Village in Somerset, England

Chiselborough is a village in Somerset, England. It is situated on the River Parrett, 5 miles (8 km) west of Yeovil, and has a population of 275.

The village consists largely of small cottages built in the local golden hamstone quarried at the local Ham Hill.

==History==

The village was recorded in Saxon times as 'Ceoselbergon' and was later mentioned in the Domesday Book as 'Ceolseberge' in the holding of Robert, Count of Mortain. The name derives from the Old English cisel and beorg (gravel and hill).

The parish was part of the hundred of Houndsborough.

The Earls of Ilchester held most of the village until 1914 when the estate was sold, having inherited it from the heirs of Joan Wadham, Lady Strangways, first wife of Sir Giles Strangways (1528–1562) of Melbury Sampford, sister and co-heiress of Nicholas Wadham, co-founder of Wadham College, Oxford.
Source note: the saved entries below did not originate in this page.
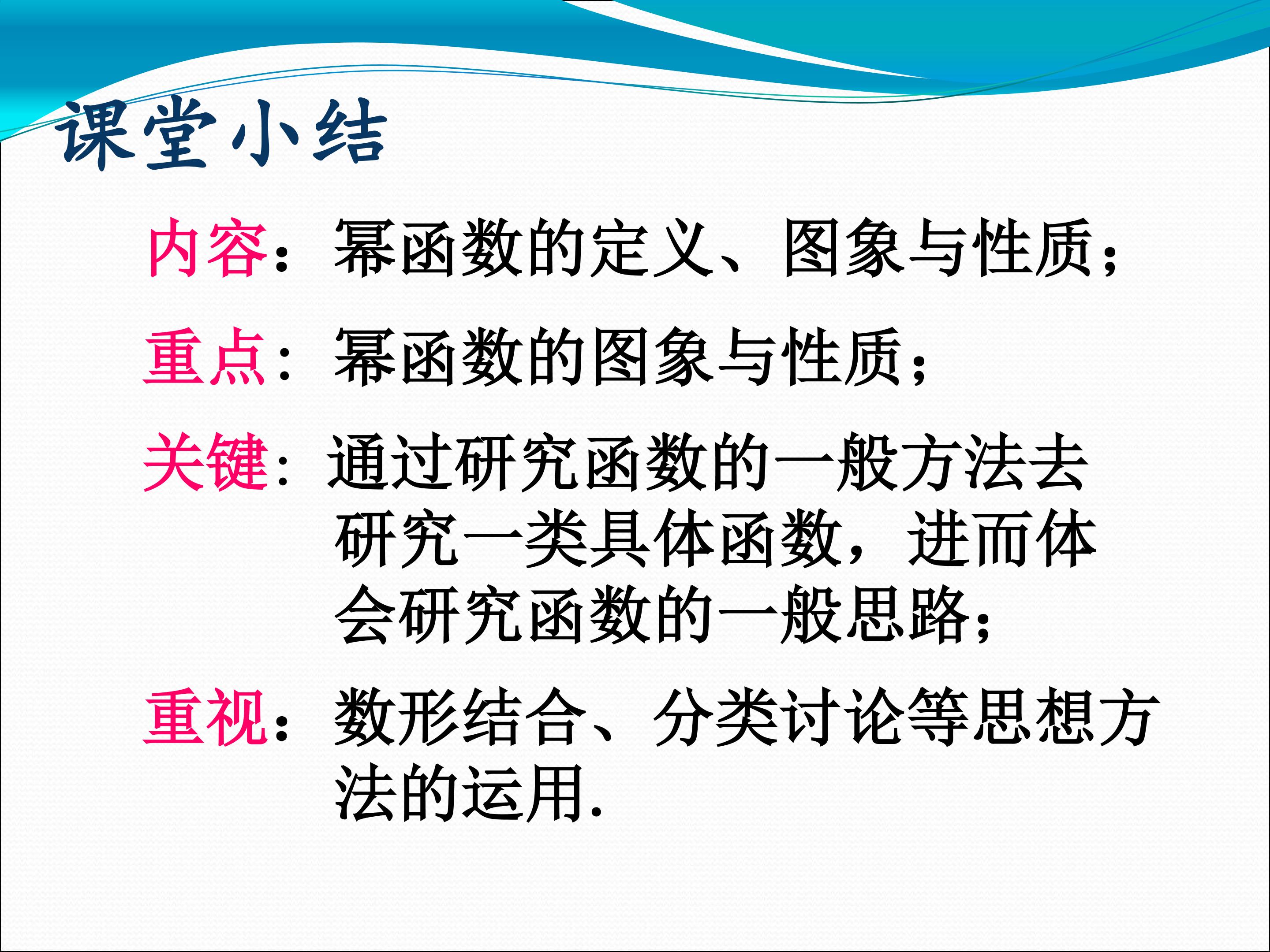 课堂小结

内容：幂函数的定义、图象与性质；

重点：幂函数的图象与性质；

关键：通过研究函数的一般方法去研究一类具体函数，进而体会研究函数的一般思路；

重视：数形结合、分类讨论等思想方法的运用.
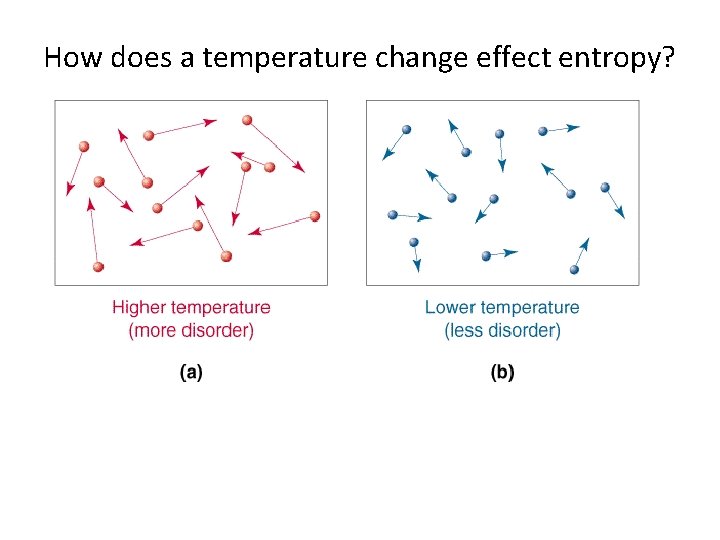 How does a temperature change effect entropy?

Higher temperature
(more disorder)

(a)

Lower temperature
(less disorder)

(b)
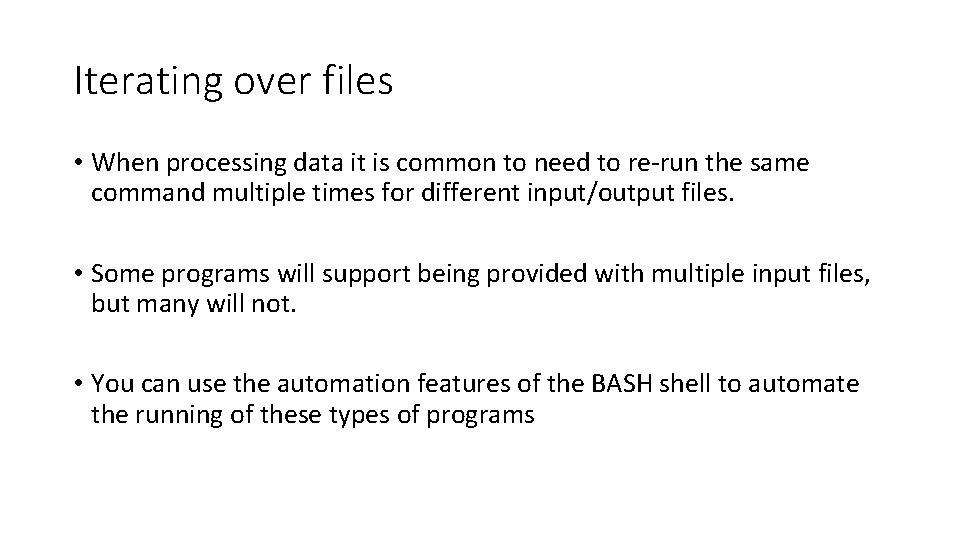 Iterating over files

• When processing data it is common to need to re-run the same command multiple times for different input/output files.

• Some programs will support being provided with multiple input files, but many will not.

• You can use the automation features of the BASH shell to automate the running of these types of programs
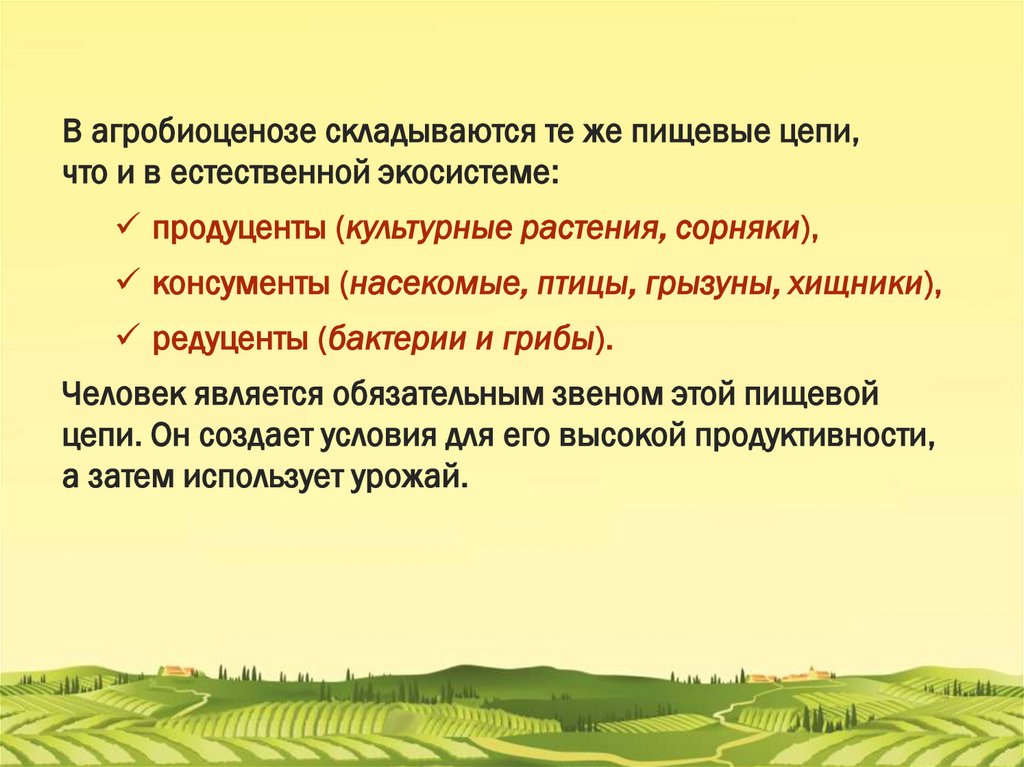 В агробиоценозе складываются те же пищевые цепи, что и в естественной экосистеме:

✓ продуценты (культурные растения, сорняки),

✓ консументы (насекомые, птицы, грызуны, хищники),

✓ редуценты (бактерии и грибы).

Человек является обязательным звеном этой пищевой цепи. Он создает условия для его высокой продуктивности, а затем использует урожай.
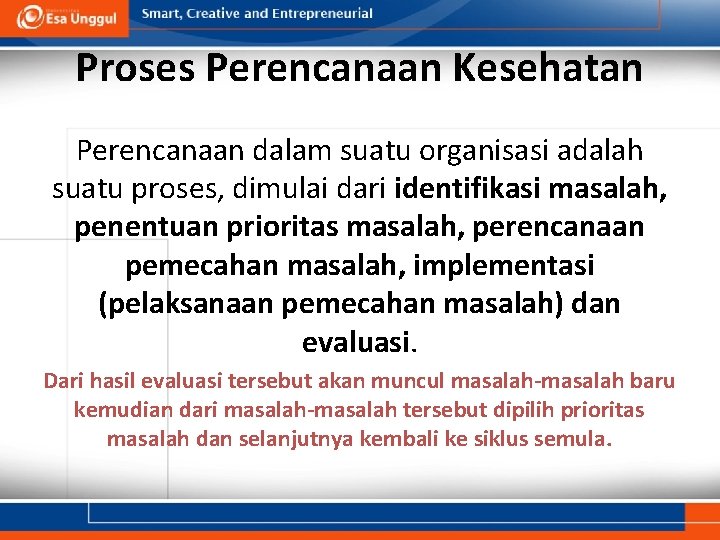 Esa Unggul

Smart, Creative and Entrepreneurial

Proses Perencanaan Kesehatan

Perencanaan dalam suatu organisasi adalah suatu proses, dimulai dari identifikasi masalah, penentuan prioritas masalah, perencanaan pemecahan masalah, implementasi (pelaksanaan pemecahan masalah) dan evaluasi.

Dari hasil evaluasi tersebut akan muncul masalah-masalah baru kemudian dari masalah-masalah tersebut dipilih prioritas masalah dan selanjutnya kembali ke siklus semula.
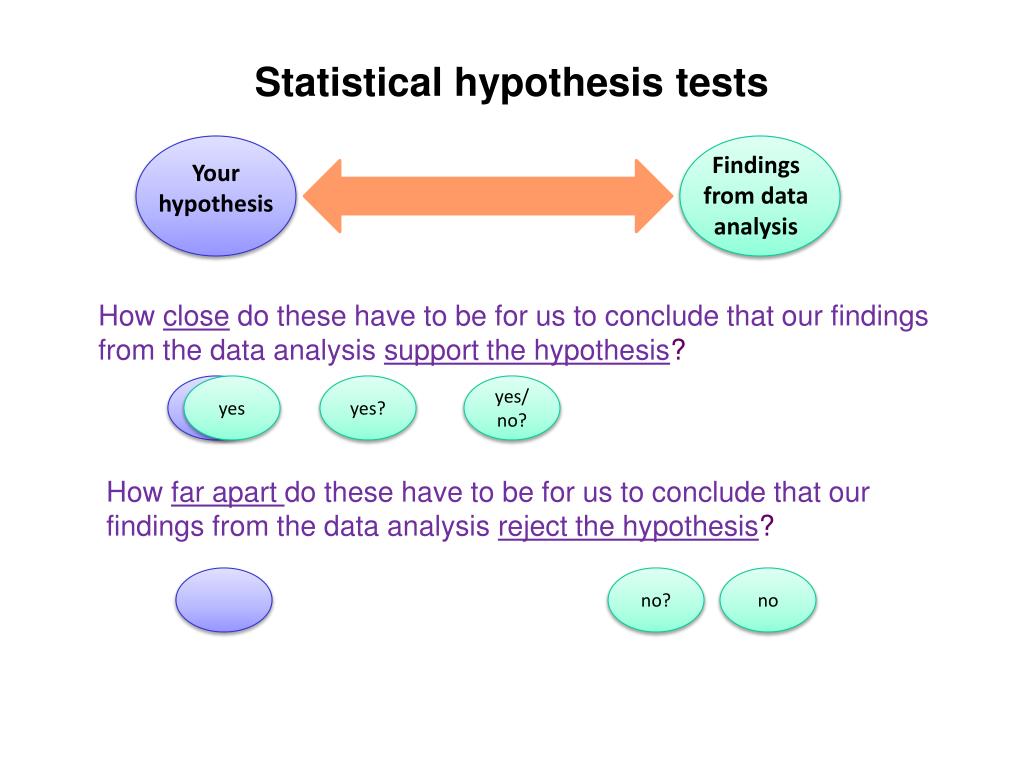 Statistical hypothesis tests

Your hypothesis

Findings from data analysis

How close do these have to be for us to conclude that our findings from the data analysis support the hypothesis?

yes

yes?

yes/ no?

How far apart do these have to be for us to conclude that our findings from the data analysis reject the hypothesis?

no?

no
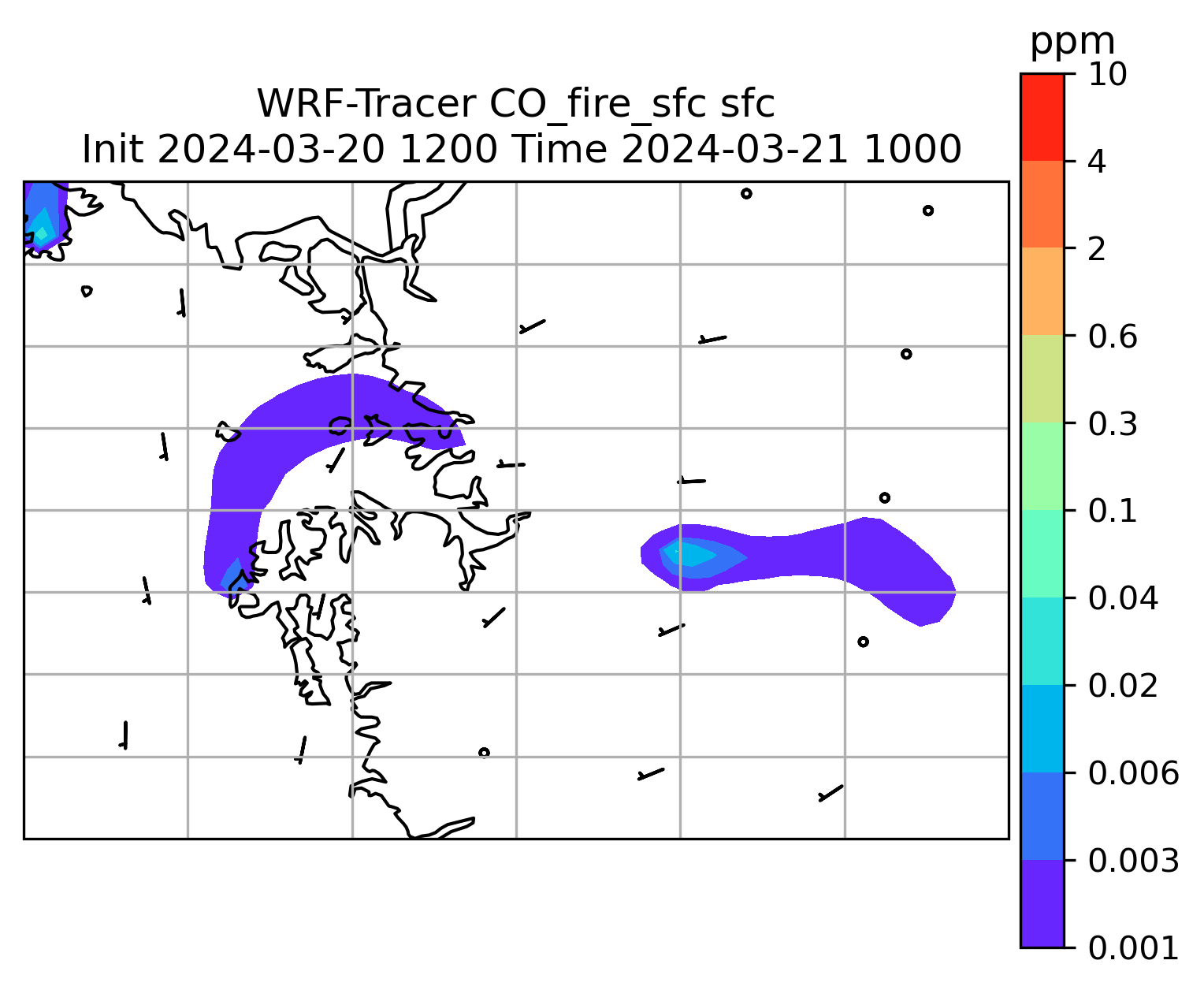 WRF-Tracer CO_fire_sfc sfc
Init 2024-03-20 1200 Time 2024-03-21 1000

ppm
10
4
2
0.6
0.3
0.1
0.04
0.02
0.006
0.003
0.001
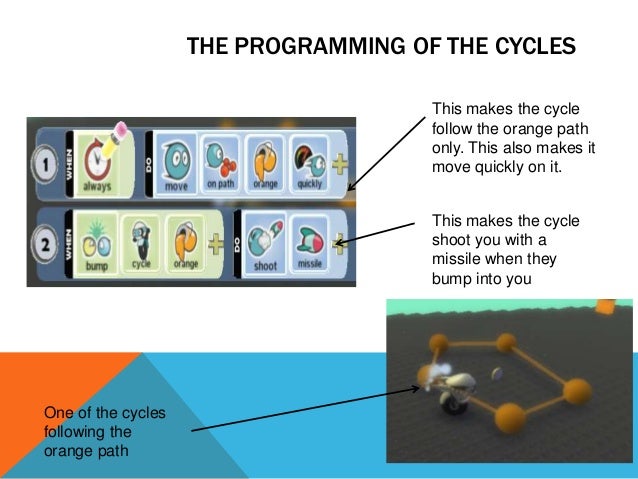 THE PROGRAMMING OF THE CYCLES

1 WHEN always DO move on path orange quickly

2 WHEN bump cycle orange DO shoot missile

This makes the cycle follow the orange path only. This also makes it move quickly on it.

This makes the cycle shoot you with a missile when they bump into you

One of the cycles following the orange path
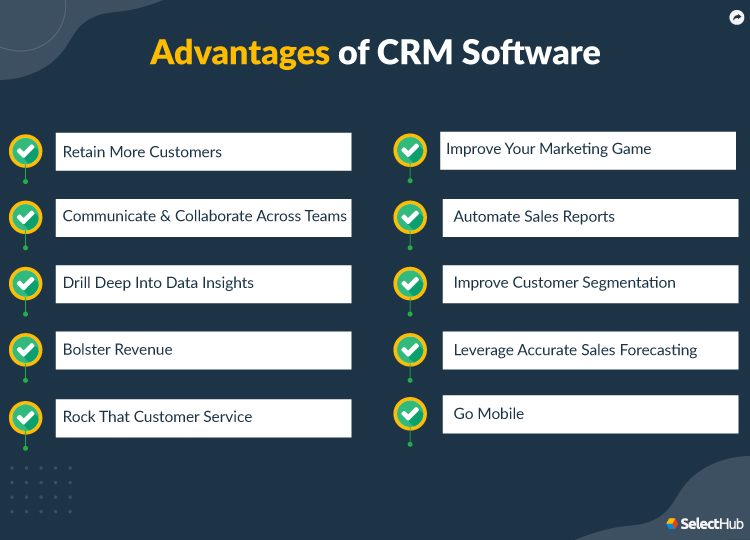 Advantages of CRM Software

Retain More Customers

Communicate & Collaborate Across Teams

Drill Deep Into Data Insights

Bolster Revenue

Rock That Customer Service

Improve Your Marketing Game

Automate Sales Reports

Improve Customer Segmentation

Leverage Accurate Sales Forecasting

Go Mobile

SelectHub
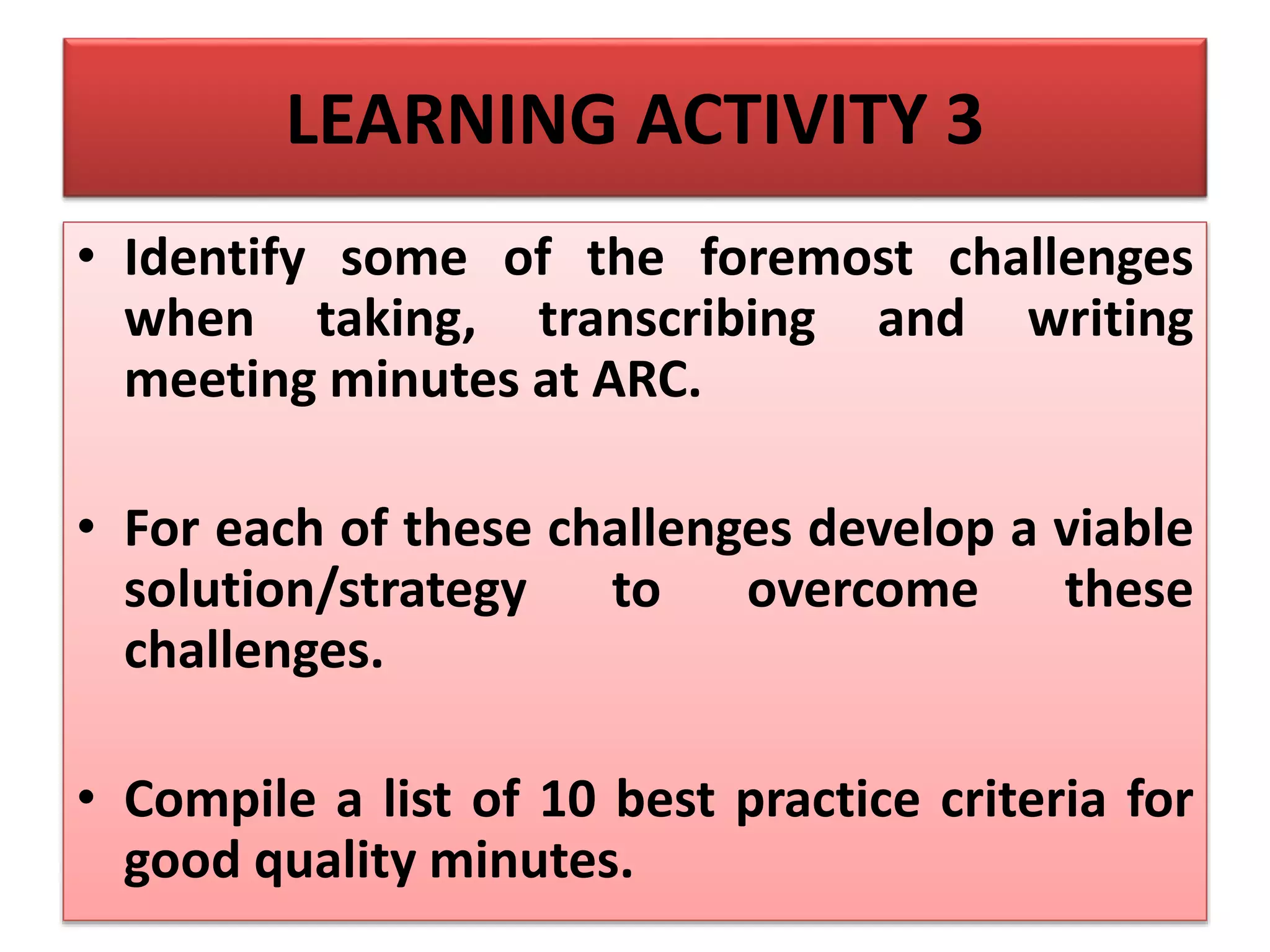 LEARNING ACTIVITY 3

• Identify some of the foremost challenges when taking, transcribing and writing meeting minutes at ARC.

• For each of these challenges develop a viable solution/strategy to overcome these challenges.

• Compile a list of 10 best practice criteria for good quality minutes.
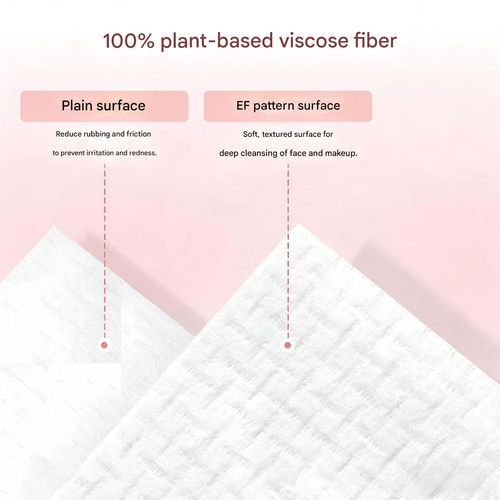 100% plant-based viscose fiber

Plain surface

Reduce rubbing and friction to prevent irritation and redness.

EF pattern surface

Soft, textured surface for deep cleansing of face and makeup.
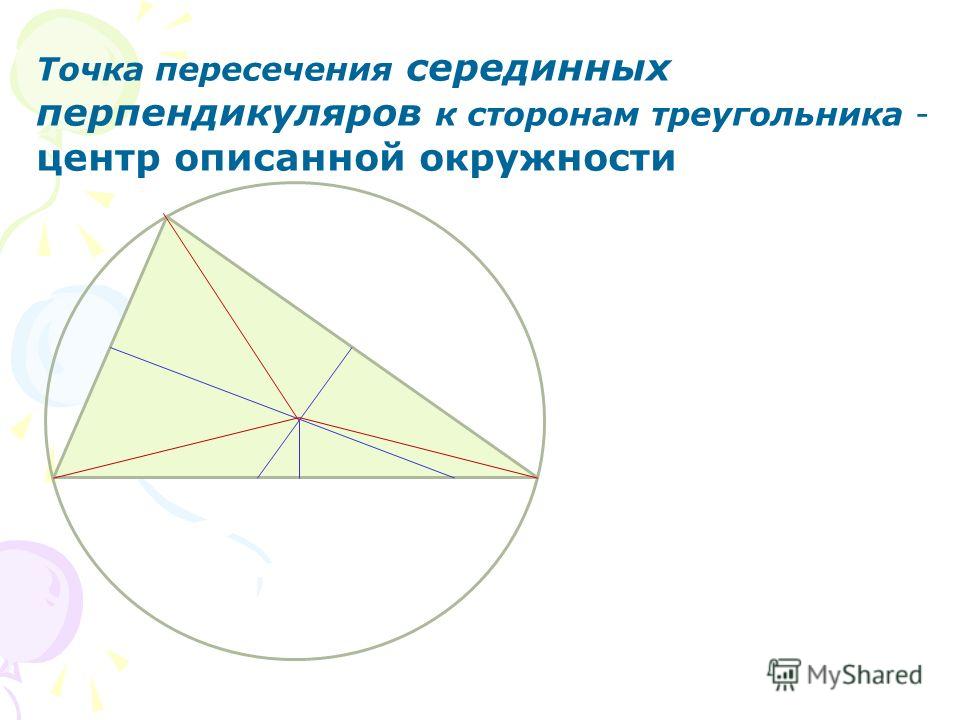 Точка пересечения серединных перпендикуляров к сторонам треугольника - центр описанной окружности

MyShared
The current Baron and Baroness of Chiselborough do not reside in the area.

The annual Chiselborough Fair was held on common ground near the street now known as Fair Place.

==Governance==

The parish council has responsibility for local issues, including setting an annual precept (local rate) to cover the council's operating costs and producing annual accounts for public scrutiny. The parish council evaluates local planning applications and works with the local police, district council officers, and neighbourhood watch groups on matters of crime, security, and traffic. The parish council's role also includes initiating projects for the maintenance and repair of parish facilities, as well as consulting with the district council on the maintenance, repair, and improvement of highways, drainage, footpaths, public transport, and street cleaning. Conservation matters (including trees and listed buildings) and environmental issues are also the responsibility of the council.

For local government purposes, since 1 April 2023, the parish comes under the unitary authority of Somerset Council. Prior to this, it was part of the non-metropolitan district of South Somerset (established under the Local Government Act 1972). It was part of Yeovil Rural District before 1974.

It is also part of the Yeovil county constituency represented in the House of Commons of the Parliament of the United Kingdom. It elects one Member of Parliament (MP) by the first past the post system of election.

==Geography==

It is surrounded by five hills within the parish of the same name.

Geologically, the valley consists of a thin layer of Fuller's earth clay over Yeovil sands.

==Religious sites==

The Anglican parish Church of St Peter and St Paul has 12th-century origins. The chancel dates from the 17th century and the nave was rebuilt by E L Bracebridge 1842. The current priest in charge is Rev. Nick Clarke.